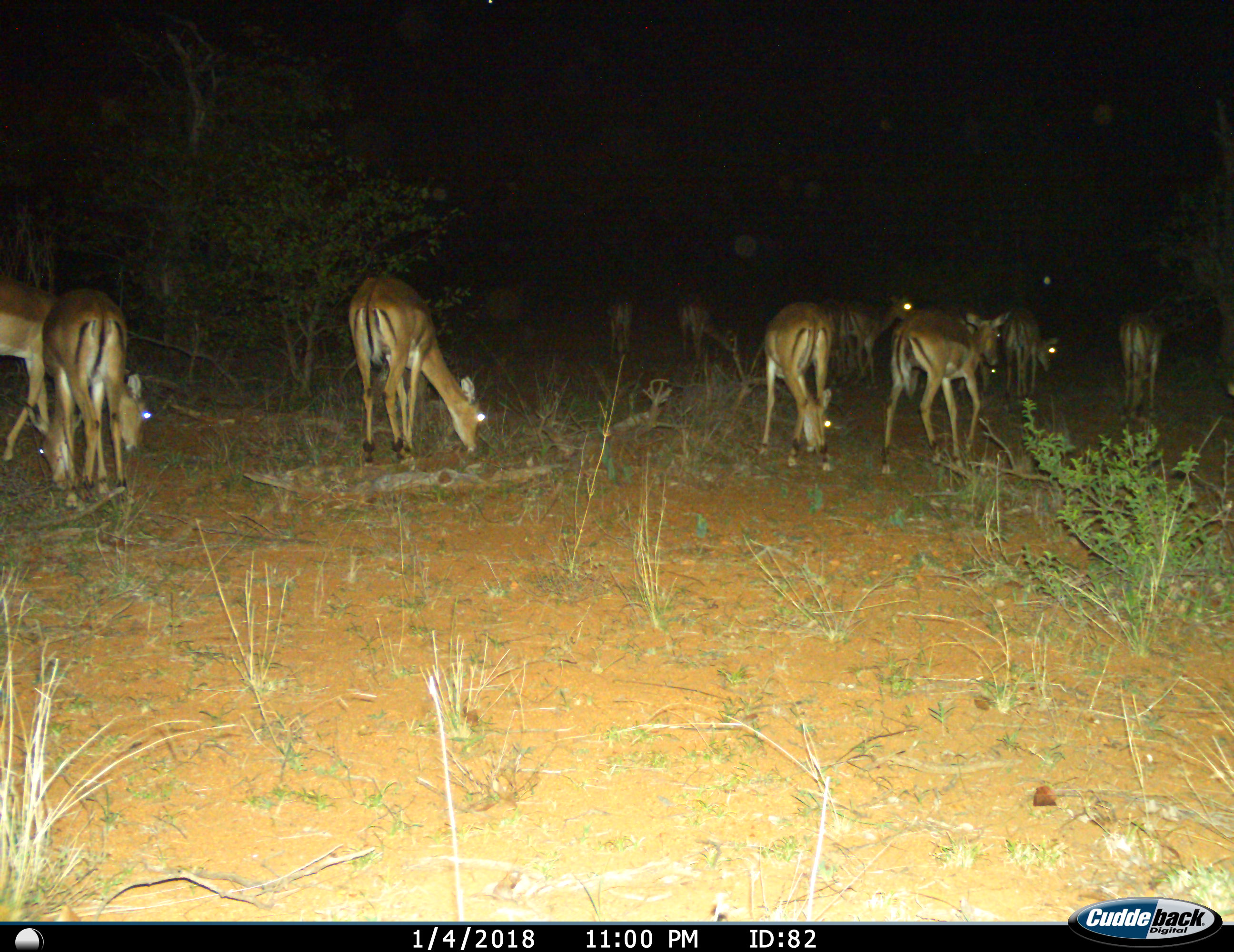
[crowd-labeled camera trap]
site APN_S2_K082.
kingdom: Animalia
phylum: Chordata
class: Mammalia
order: Artiodactyla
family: Bovidae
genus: Aepyceros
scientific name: Aepyceros melampus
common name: impala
Impala (Aepyceros melampus), count 11-50. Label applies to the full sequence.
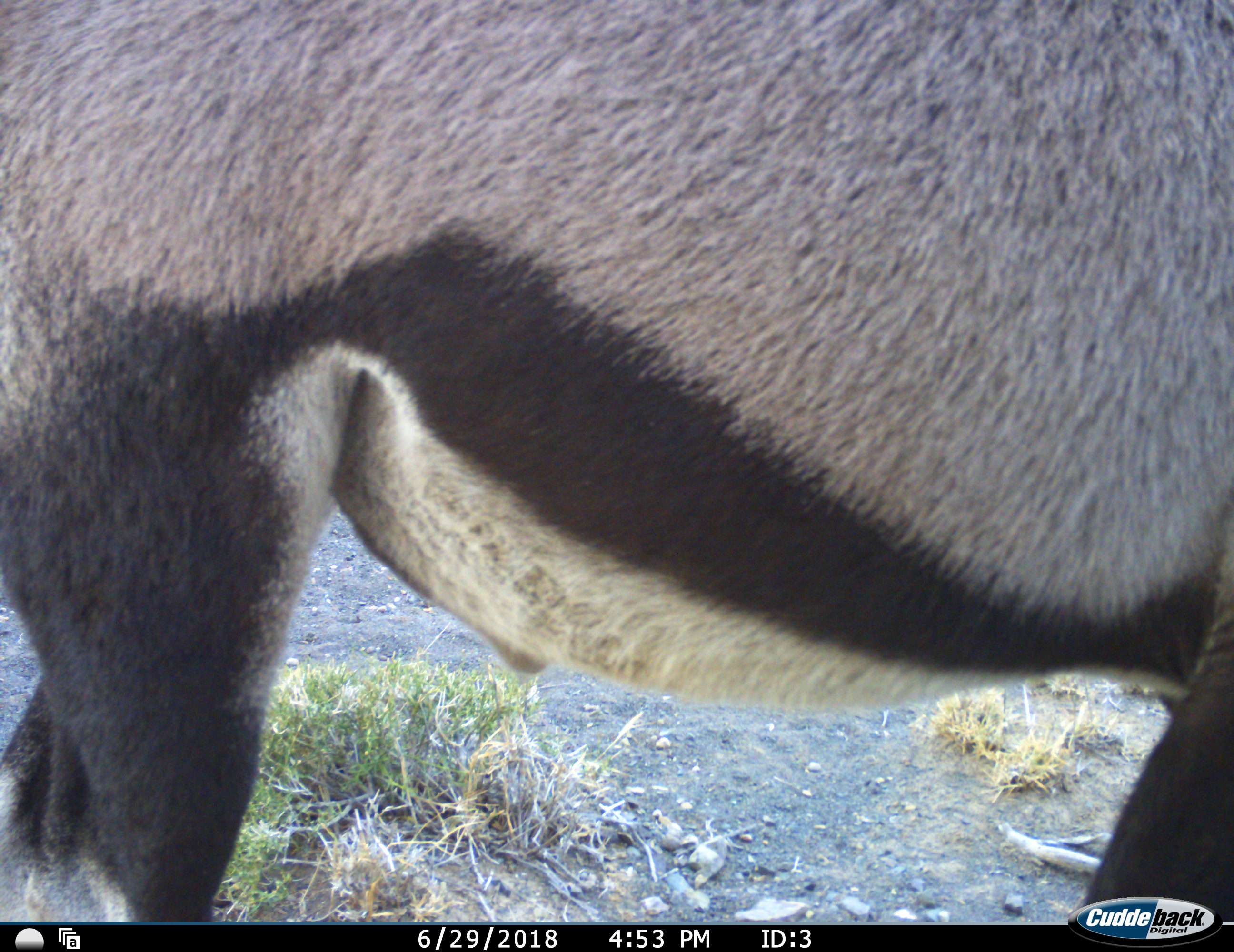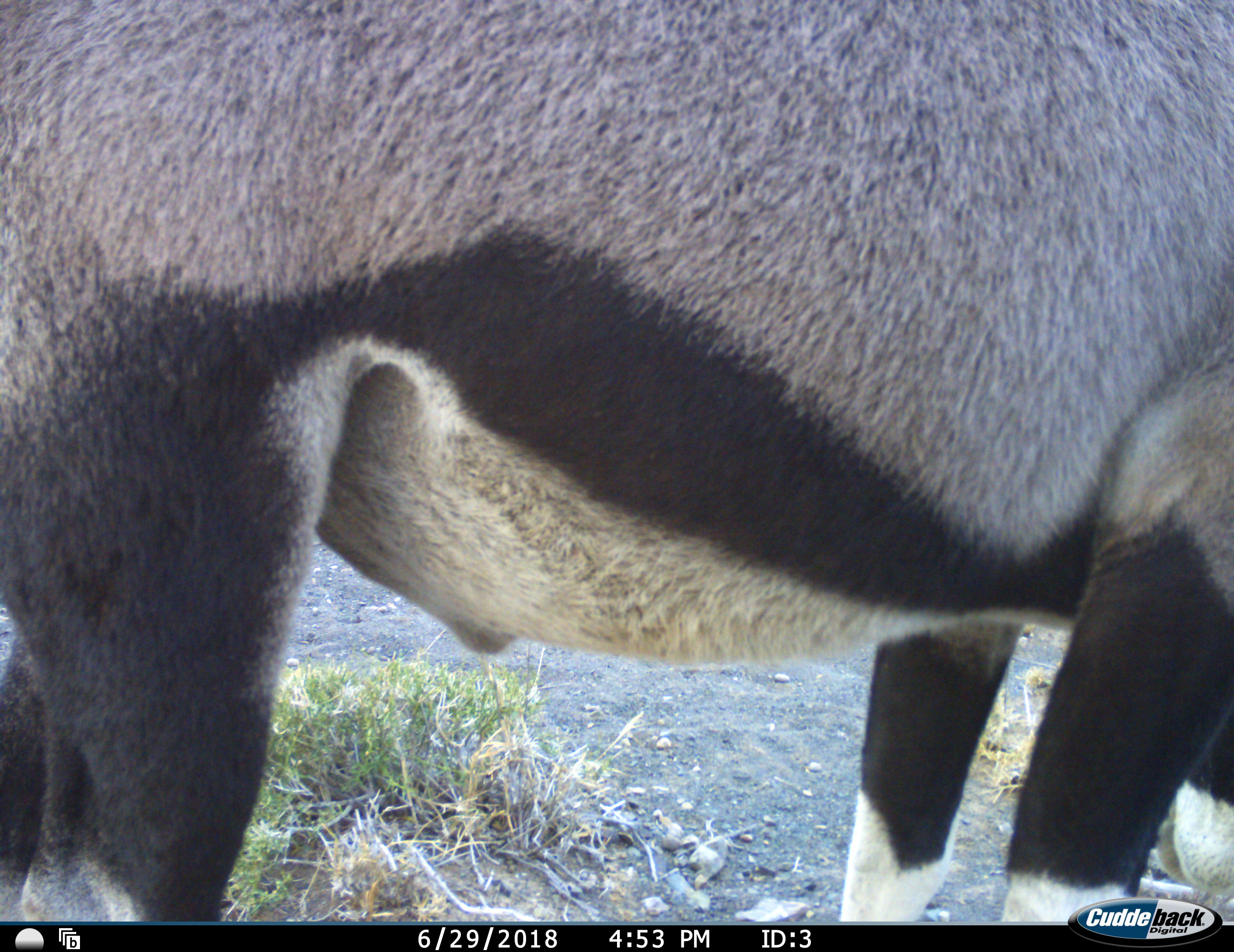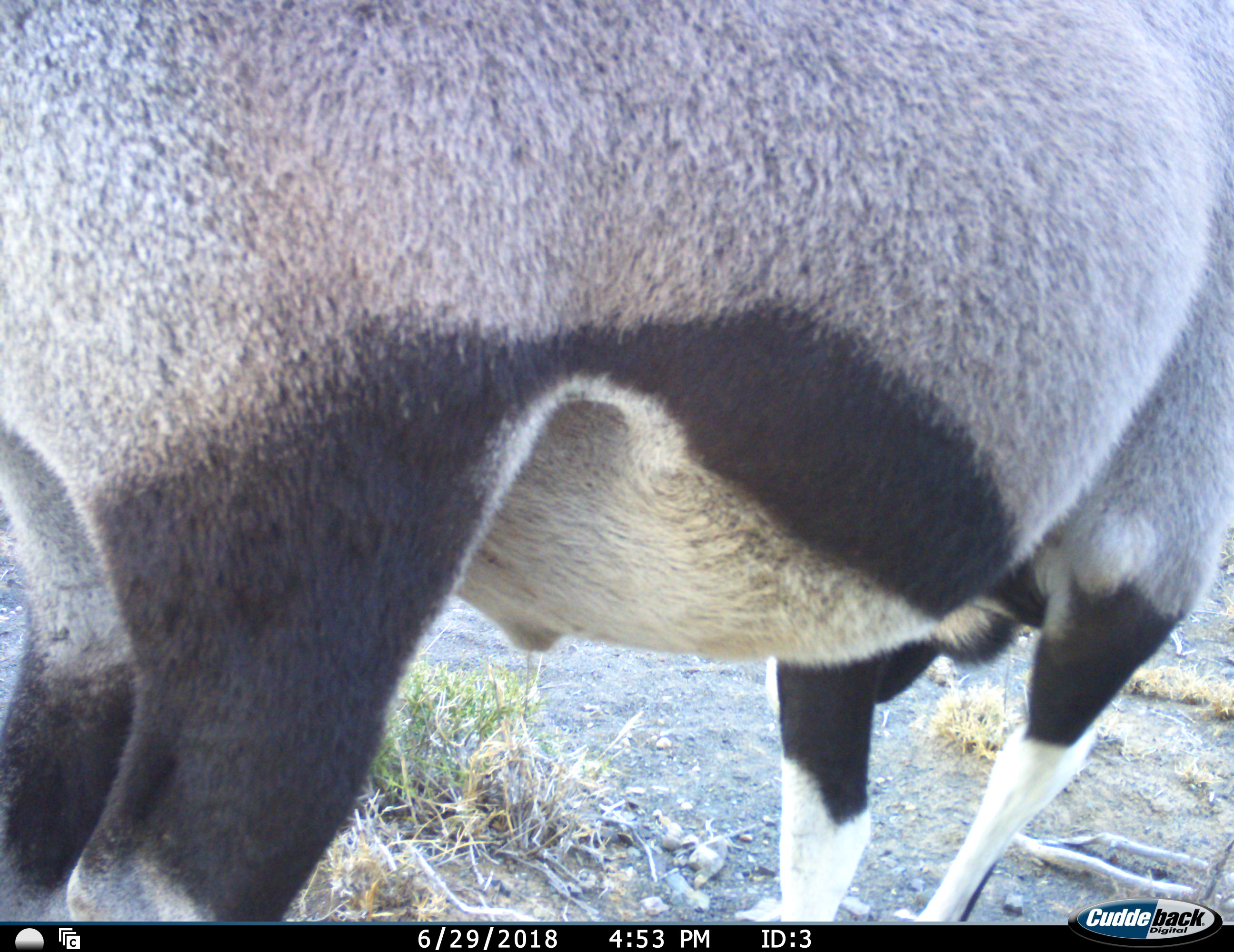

# What is expected
A faithful copy of every record is needed here. Leave the images out of it.

# Result for this task
[crowd-labeled camera trap]
site APN_S2_K082.
kingdom: Animalia
phylum: Chordata
class: Mammalia
order: Artiodactyla
family: Bovidae
genus: Aepyceros
scientific name: Aepyceros melampus
common name: impala
Impala (Aepyceros melampus), count 11-50. Label applies to the full sequence.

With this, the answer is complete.